Tutto qui? Forse no. Voci di corridoio, forse solo tali ma non è detto, accosterebbero la presenza di alcuni magistrati al recente pentimento dell’ex reggente di cosa nostra catanese, Santo La Causa. Infatti, secondo alcune indiscrezioni trapelate ieri, il boss Santo La Causa avrebbe già reso importanti dichiarazioni ai magistrati e potrebbe fornire agli inquirenti indicazioni rilevanti sui rapporti tra colletti bianchi e mafia a Catania. Viene da chiedersi, quindi, se alcuni dei magistrati che hanno affiancato il Procuratore capo Giovanni Salvi in aula, davanti al Gup che dovrà decidere se rinviare a giudizio o archiviare la vicenda processuale dei fratelli Lombardo, siano gli stessi che hanno già raccolto le dichiarazioni del nuovo super pentito. E poi: c’è possibilità che alcune delle rivelazioni del neo collaboratore di giustizia confluiscano in “Iblis”? Sono interrogativi, questi, ai quali solo il tempo potrà dare una risposta. Una cosa è certa: probabilmente Santo La Causa potrà aiutare gli investigatori anche a far luce sulle dichiarazioni rese da Gaetano D’Aquino, un altro ex mafioso pluriomicida, oggi collaboratore di giustizia, che al processo per voto di scambio ha sostenuto che Angelo Santapaola, cugino del potente boss Nitto, nel corso di un incontro gli avrebbe confidato che alle regionali del 2006 non sosteneva nè i Lombardo nè il Mpa, ma un deputato candidato e poi eletto nelle file di Forza Italia.

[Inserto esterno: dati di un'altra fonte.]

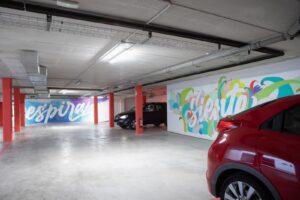 Garaje con murales de Noe Escalera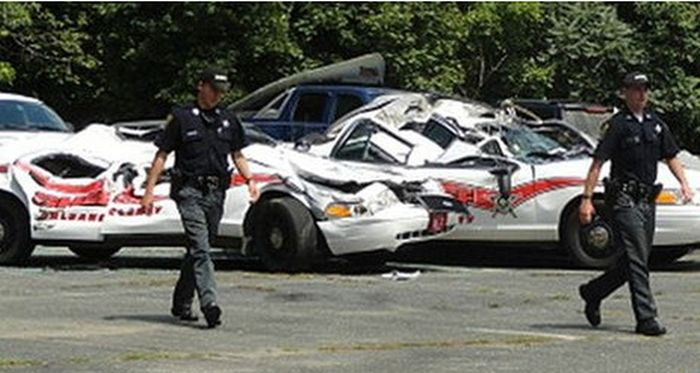 tractor_vs_7_police_cars_03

Perchè le dichiarazioni del nuovo pentito potrebbero essere così rilevanti? Condannato per associazione mafiosa nel 2001 e successivamente per estorsione aggravata, Santo La Causa è divenuto latitante nel 2007 a seguito di un’ordinanza di custodia cautelare a suo carico per associazione mafiosa emessa nell’ambito del procedimento “Plutone”. Secondo il collaboratore di giustizia Ignazio Barbagallo: “L’ultima parola sulle questioni importanti della famiglia spettava a Santo La Causa”.